Ganz hypothetisch: Gebe jedem Flüchtling ein Auto im Wert von 5.000 EUR, bevor er nach Deutschland kommt bzw. aus seinem Land weggeht. Eventuell würde sich der Flüchtlingsstrom dadurch verringern.

Recht überlegt ist es so, dass die meisten Menschen vor irgendeiner Art von Armut flüchten. Das ist nur schwerlich zu verdenken. Aus Deutschland flüchtet kaum einer, und das liegt am Reichtum.
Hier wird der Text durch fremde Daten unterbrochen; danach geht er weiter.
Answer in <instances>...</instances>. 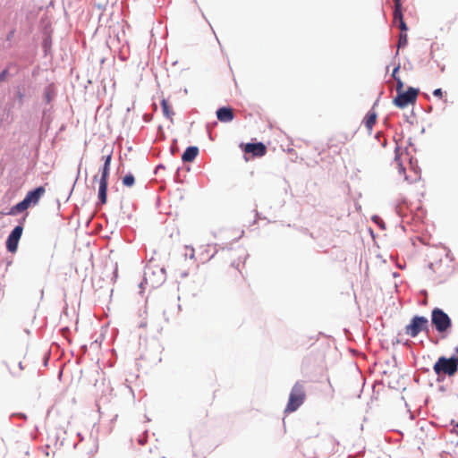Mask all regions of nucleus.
Returning <instances> with one entry per match:
<instances>
[{"label": "nucleus", "instance_id": "24", "mask_svg": "<svg viewBox=\"0 0 458 458\" xmlns=\"http://www.w3.org/2000/svg\"><path fill=\"white\" fill-rule=\"evenodd\" d=\"M98 175H95V176L93 177V181H98Z\"/></svg>", "mask_w": 458, "mask_h": 458}, {"label": "nucleus", "instance_id": "23", "mask_svg": "<svg viewBox=\"0 0 458 458\" xmlns=\"http://www.w3.org/2000/svg\"><path fill=\"white\" fill-rule=\"evenodd\" d=\"M399 69H400V65L396 66V67L394 69L393 72H392V77L394 78V81H395V78H399V77L397 76V72H398Z\"/></svg>", "mask_w": 458, "mask_h": 458}, {"label": "nucleus", "instance_id": "21", "mask_svg": "<svg viewBox=\"0 0 458 458\" xmlns=\"http://www.w3.org/2000/svg\"><path fill=\"white\" fill-rule=\"evenodd\" d=\"M8 70H4L1 73H0V83L6 81L7 77H8Z\"/></svg>", "mask_w": 458, "mask_h": 458}, {"label": "nucleus", "instance_id": "11", "mask_svg": "<svg viewBox=\"0 0 458 458\" xmlns=\"http://www.w3.org/2000/svg\"><path fill=\"white\" fill-rule=\"evenodd\" d=\"M216 117L222 123H229L233 120V110L230 107H221L216 111Z\"/></svg>", "mask_w": 458, "mask_h": 458}, {"label": "nucleus", "instance_id": "12", "mask_svg": "<svg viewBox=\"0 0 458 458\" xmlns=\"http://www.w3.org/2000/svg\"><path fill=\"white\" fill-rule=\"evenodd\" d=\"M199 154V148L197 147H188L182 156L183 162H192Z\"/></svg>", "mask_w": 458, "mask_h": 458}, {"label": "nucleus", "instance_id": "5", "mask_svg": "<svg viewBox=\"0 0 458 458\" xmlns=\"http://www.w3.org/2000/svg\"><path fill=\"white\" fill-rule=\"evenodd\" d=\"M431 322L439 333L446 332L452 326L449 316L438 308L432 310Z\"/></svg>", "mask_w": 458, "mask_h": 458}, {"label": "nucleus", "instance_id": "26", "mask_svg": "<svg viewBox=\"0 0 458 458\" xmlns=\"http://www.w3.org/2000/svg\"><path fill=\"white\" fill-rule=\"evenodd\" d=\"M456 352H458V345H457V348H456ZM455 360H457V362H458V358H457V359H455Z\"/></svg>", "mask_w": 458, "mask_h": 458}, {"label": "nucleus", "instance_id": "13", "mask_svg": "<svg viewBox=\"0 0 458 458\" xmlns=\"http://www.w3.org/2000/svg\"><path fill=\"white\" fill-rule=\"evenodd\" d=\"M377 114L374 110L369 111L364 118V124L366 128L370 131L377 122Z\"/></svg>", "mask_w": 458, "mask_h": 458}, {"label": "nucleus", "instance_id": "17", "mask_svg": "<svg viewBox=\"0 0 458 458\" xmlns=\"http://www.w3.org/2000/svg\"><path fill=\"white\" fill-rule=\"evenodd\" d=\"M135 182L134 176L131 174H126L123 178V184L127 187H131Z\"/></svg>", "mask_w": 458, "mask_h": 458}, {"label": "nucleus", "instance_id": "22", "mask_svg": "<svg viewBox=\"0 0 458 458\" xmlns=\"http://www.w3.org/2000/svg\"><path fill=\"white\" fill-rule=\"evenodd\" d=\"M433 95L437 98H441L443 97V91L441 89H437L433 91Z\"/></svg>", "mask_w": 458, "mask_h": 458}, {"label": "nucleus", "instance_id": "19", "mask_svg": "<svg viewBox=\"0 0 458 458\" xmlns=\"http://www.w3.org/2000/svg\"><path fill=\"white\" fill-rule=\"evenodd\" d=\"M395 81H396V92L399 93V92L403 91V82L402 81V80L400 78H395Z\"/></svg>", "mask_w": 458, "mask_h": 458}, {"label": "nucleus", "instance_id": "4", "mask_svg": "<svg viewBox=\"0 0 458 458\" xmlns=\"http://www.w3.org/2000/svg\"><path fill=\"white\" fill-rule=\"evenodd\" d=\"M434 372L437 376L447 375L454 376L458 369V362L454 358H445L444 356L438 358L433 367Z\"/></svg>", "mask_w": 458, "mask_h": 458}, {"label": "nucleus", "instance_id": "15", "mask_svg": "<svg viewBox=\"0 0 458 458\" xmlns=\"http://www.w3.org/2000/svg\"><path fill=\"white\" fill-rule=\"evenodd\" d=\"M161 106H162V110H163V114L164 115L169 119L170 121H173V115H174V112L171 108V106H169L168 104V101L166 99H162L161 101Z\"/></svg>", "mask_w": 458, "mask_h": 458}, {"label": "nucleus", "instance_id": "10", "mask_svg": "<svg viewBox=\"0 0 458 458\" xmlns=\"http://www.w3.org/2000/svg\"><path fill=\"white\" fill-rule=\"evenodd\" d=\"M23 228L21 225H17L10 233L6 241V248L10 252H15L18 247V242L22 234Z\"/></svg>", "mask_w": 458, "mask_h": 458}, {"label": "nucleus", "instance_id": "18", "mask_svg": "<svg viewBox=\"0 0 458 458\" xmlns=\"http://www.w3.org/2000/svg\"><path fill=\"white\" fill-rule=\"evenodd\" d=\"M408 37L406 33H401L398 40V48L403 47L407 45Z\"/></svg>", "mask_w": 458, "mask_h": 458}, {"label": "nucleus", "instance_id": "25", "mask_svg": "<svg viewBox=\"0 0 458 458\" xmlns=\"http://www.w3.org/2000/svg\"><path fill=\"white\" fill-rule=\"evenodd\" d=\"M22 97H23V96H22V94H20V95H19L20 99H21V98H22Z\"/></svg>", "mask_w": 458, "mask_h": 458}, {"label": "nucleus", "instance_id": "9", "mask_svg": "<svg viewBox=\"0 0 458 458\" xmlns=\"http://www.w3.org/2000/svg\"><path fill=\"white\" fill-rule=\"evenodd\" d=\"M240 147L245 154H251L253 157H264L267 153V147L262 142L241 144Z\"/></svg>", "mask_w": 458, "mask_h": 458}, {"label": "nucleus", "instance_id": "3", "mask_svg": "<svg viewBox=\"0 0 458 458\" xmlns=\"http://www.w3.org/2000/svg\"><path fill=\"white\" fill-rule=\"evenodd\" d=\"M111 154L103 157L104 165L101 172V177L98 180L99 188H98V199L101 204H106L107 200V181L110 173V165H111Z\"/></svg>", "mask_w": 458, "mask_h": 458}, {"label": "nucleus", "instance_id": "14", "mask_svg": "<svg viewBox=\"0 0 458 458\" xmlns=\"http://www.w3.org/2000/svg\"><path fill=\"white\" fill-rule=\"evenodd\" d=\"M394 21L397 23L400 21L403 20V13H402V4L401 0H394Z\"/></svg>", "mask_w": 458, "mask_h": 458}, {"label": "nucleus", "instance_id": "7", "mask_svg": "<svg viewBox=\"0 0 458 458\" xmlns=\"http://www.w3.org/2000/svg\"><path fill=\"white\" fill-rule=\"evenodd\" d=\"M144 281L150 287H157L165 281V273L163 269L148 266L144 272Z\"/></svg>", "mask_w": 458, "mask_h": 458}, {"label": "nucleus", "instance_id": "1", "mask_svg": "<svg viewBox=\"0 0 458 458\" xmlns=\"http://www.w3.org/2000/svg\"><path fill=\"white\" fill-rule=\"evenodd\" d=\"M45 192L46 189L43 186L38 187L35 190L29 191L23 200L11 208L8 215L16 216L17 214L25 211L31 205L38 204Z\"/></svg>", "mask_w": 458, "mask_h": 458}, {"label": "nucleus", "instance_id": "2", "mask_svg": "<svg viewBox=\"0 0 458 458\" xmlns=\"http://www.w3.org/2000/svg\"><path fill=\"white\" fill-rule=\"evenodd\" d=\"M306 393L303 384L296 382L290 393L285 412L290 413L295 411L304 403Z\"/></svg>", "mask_w": 458, "mask_h": 458}, {"label": "nucleus", "instance_id": "8", "mask_svg": "<svg viewBox=\"0 0 458 458\" xmlns=\"http://www.w3.org/2000/svg\"><path fill=\"white\" fill-rule=\"evenodd\" d=\"M423 331H428V320L425 317L415 316L405 327V334L411 337H416Z\"/></svg>", "mask_w": 458, "mask_h": 458}, {"label": "nucleus", "instance_id": "20", "mask_svg": "<svg viewBox=\"0 0 458 458\" xmlns=\"http://www.w3.org/2000/svg\"><path fill=\"white\" fill-rule=\"evenodd\" d=\"M398 27L401 30L402 33H405L406 30H408V27L403 20L398 21Z\"/></svg>", "mask_w": 458, "mask_h": 458}, {"label": "nucleus", "instance_id": "6", "mask_svg": "<svg viewBox=\"0 0 458 458\" xmlns=\"http://www.w3.org/2000/svg\"><path fill=\"white\" fill-rule=\"evenodd\" d=\"M419 94V89L409 88L406 91L397 93L394 98V104L399 108H405L409 105H413L416 102Z\"/></svg>", "mask_w": 458, "mask_h": 458}, {"label": "nucleus", "instance_id": "16", "mask_svg": "<svg viewBox=\"0 0 458 458\" xmlns=\"http://www.w3.org/2000/svg\"><path fill=\"white\" fill-rule=\"evenodd\" d=\"M400 148L399 147H396L395 148V157H394V161L399 168V172L400 174H405V168L403 167L402 162H401V156L402 154H400Z\"/></svg>", "mask_w": 458, "mask_h": 458}]
</instances>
Verstehe jetzt deine Kehrtwendung nicht. Sind die Menschen die hier Zuflucht suchen keine Kriegsflüchtlinge? Kommen sie nur hier her weil zu Hause zu wenig Steaks in der Gefriertruhe sind? Wusste gar nicht das Armutseinwanderung im Asylrecht auf Verständnis stösst. 😕

Und essen tun sie dann ihre Autos?
 
Herrlich. Wir könnten alle in einer Satire-Sendung auftreten. Wie schön man die Begriffe verschieben kann. Ein Syrer, der vor dem Krieg, vor Vertreibung und Tod flüchtet, ist ein Armutsflüchtling. Was ist denn ein Deutscher, der auswandert, weil er glaubt in der neuen Heimat mehr Geld zu verdienen? Richtig! Ein Wirtschaftsflüchtling! Eben auch aus Armutsgründen.
 
Verstehe jetzt deine Kehrtwendung nicht. Sind die Menschen die hier Zuflucht suchen keine Kriegsflüchtlinge? Kommen sie nur hier her weil zu Hause zu wenig Steaks in der Gefriertruhe sind? Wusste gar nicht das Armutseinwanderung im Asylrecht auf Verständnis stösst. 😕

Und essen tun sie dann ihre Autos?

Wo habe ich denn Kehrt gemacht? Verstehe ich nicht.

Und ja: Krieg = Armut.

Das war schon immer so. Vergeudete Ressourcen, in jeglicher Hinsicht. (nochmal, weil's so schön plastisch ist)

Und ich sagte: ein Auto im Wert von 5.000 EUR.

Manche Menschen können sich aus 5.000 EUR eine ganze Existenz aufbauen, welche nicht mehr "flüchtlingswürdig" ist. Ich weiß das, weil ich so ähnlich "angefangen" habe.
 
(...) Aus Deutschland flüchtet kaum einer, und das liegt am Reichtum.

Auch aus Deutschland gehen Menschen, um sich woanders Unterstützung wohler zu fühlen, aber das ist niemals vergleichbar mit der Situation der Menschen, die vor Krieg und Verfolgung flüchten!

Wieso wird das in diesem Thread immer infrage gestellt?